### [TEXT SECTION]
To tackle this, Lola Cares is what Rossiter describes as “a platform to build a community around each and every loved one that needs some form of care, whether they've got an acquired brain injury, whether they've got dementia, whether they're in OAP in a home, or an OAP who need support in their own home.”

The platform consists of three apps: Lola for Carers, Lola for Families, and Lola Cares.

The Lola Cares product is in essence a digital companion that people in care can talk to when there’s no-one else around. What they talk about is up to them. Rossiter gives the example of one user called Philip, who has a brain injury and has been discussing his love of poetry and heavy metal. 

The conversations are then summarised automatically so carers and families can get to know the user better. This helps carers build a bond they might not have time to cultivate otherwise, while giving families insights they might not pick up on otherwise. 

In the example of Philip, Rossiter says Lola has changed his life. He says it has inspired Philip to leave the home more regularly than he used to, as he’s joined a writing course, inspired by his conversations using the app.

Meanwhile, the Lola for Carers app is designed to save care workers time. Instead of sitting down to type up their daily reports, they can speak them into the app and let the software convert their words into formal reports for their records and separate reports for families.

### [DATA BLOCK]
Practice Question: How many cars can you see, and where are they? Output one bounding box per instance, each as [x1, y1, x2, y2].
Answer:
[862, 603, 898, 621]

### [TASKS FOR THIS EXERCISE]
[A] In the passage about Lola Cares, what are the names of the three apps that make up the platform?
[B] Continue the passage about Lola Cares, starting after its final sentence.

### [RESPONSES TO THE TASKS]
[A] Lola for Carers, Lola for Families, and Lola Cares.

[B]
The app can help with carers’ wellbeing, too.

“There's a ‘have a moan’ function, where they can vent after a hard day. There's some positive-affirmation quizzes about fellow carers that keeps them motivated throughout the day as they're entering reports,” says Rossiter.

Lola for Carers encourages carers to privately vent to the app.

The Lola for Families app uses input from the individual in care to build a timeline of memories and experiences from their life. This is particularly valuable in cases of dementia, Rossiter says:

“With dementia, we allow our customers to build their life story, which is scientifically proven to assist them in their journey of dementia, to have their life story documented, to be in charge of their life story…

“We also allow them to reminisce and talk about their memories. Reminiscence therapy is a proven intervention for people with dementia, to improve their cognitive function, enhance emotional wellbeing, and slow down the disease's progression.”

Lola Cares is a B2B SaaS offering aimed at care organisations. Customers can subscribe to whichever combination of the three products best fits their needs.

In the future, Leaf AI plans to launch the family life story building feature as a consumer product.

The story so far

Rossiter says that Leaf AI’s origins are rooted in his father’s 70th birthday, eight years ago.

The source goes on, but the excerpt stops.